Records to use:
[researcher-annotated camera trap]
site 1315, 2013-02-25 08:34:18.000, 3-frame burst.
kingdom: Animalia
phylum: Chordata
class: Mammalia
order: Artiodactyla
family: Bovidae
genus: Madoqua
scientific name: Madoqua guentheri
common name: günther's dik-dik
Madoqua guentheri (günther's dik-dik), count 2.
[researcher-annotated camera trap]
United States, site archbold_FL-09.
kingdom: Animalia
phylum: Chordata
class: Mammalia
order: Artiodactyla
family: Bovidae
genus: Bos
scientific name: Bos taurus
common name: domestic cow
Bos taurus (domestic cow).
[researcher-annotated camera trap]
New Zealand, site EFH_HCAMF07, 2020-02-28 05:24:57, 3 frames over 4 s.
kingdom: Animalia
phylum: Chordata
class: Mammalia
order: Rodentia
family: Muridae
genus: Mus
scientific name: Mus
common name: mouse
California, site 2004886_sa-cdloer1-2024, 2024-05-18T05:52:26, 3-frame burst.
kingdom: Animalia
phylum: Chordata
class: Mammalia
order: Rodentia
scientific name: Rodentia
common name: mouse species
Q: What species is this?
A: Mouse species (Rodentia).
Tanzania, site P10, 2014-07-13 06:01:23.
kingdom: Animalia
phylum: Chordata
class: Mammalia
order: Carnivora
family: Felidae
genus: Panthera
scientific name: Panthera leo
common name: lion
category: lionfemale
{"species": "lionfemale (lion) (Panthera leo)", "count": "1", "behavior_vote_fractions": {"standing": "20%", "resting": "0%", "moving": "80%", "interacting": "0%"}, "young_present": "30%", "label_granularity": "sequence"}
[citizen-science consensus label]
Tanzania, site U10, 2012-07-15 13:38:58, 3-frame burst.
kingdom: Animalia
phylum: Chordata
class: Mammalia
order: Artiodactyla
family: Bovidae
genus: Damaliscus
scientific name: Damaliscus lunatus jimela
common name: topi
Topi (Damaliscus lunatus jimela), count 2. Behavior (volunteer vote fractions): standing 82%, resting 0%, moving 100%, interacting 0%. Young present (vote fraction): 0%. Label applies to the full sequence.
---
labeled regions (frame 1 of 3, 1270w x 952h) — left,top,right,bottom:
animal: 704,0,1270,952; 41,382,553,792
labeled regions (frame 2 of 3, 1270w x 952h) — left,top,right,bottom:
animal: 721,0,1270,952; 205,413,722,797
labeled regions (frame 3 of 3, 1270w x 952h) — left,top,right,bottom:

Task directions: Transcribe each line of the data above, unaltered, from the one where "Tanzania, site P10, 2014-07-13 06:01:23." appears to the one where "Tanzania, site U10, 2012-07-15" appears, inclusive of both.

Task output:
Tanzania, site P10, 2014-07-13 06:01:23.
kingdom: Animalia
phylum: Chordata
class: Mammalia
order: Carnivora
family: Felidae
genus: Panthera
scientific name: Panthera leo
common name: lion
category: lionfemale
{"species": "lionfemale (lion) (Panthera leo)", "count": "1", "behavior_vote_fractions": {"standing": "20%", "resting": "0%", "moving": "80%", "interacting": "0%"}, "young_present": "30%", "label_granularity": "sequence"}
[citizen-science consensus label]
Tanzania, site U10, 2012-07-15 13:38:58, 3-frame burst.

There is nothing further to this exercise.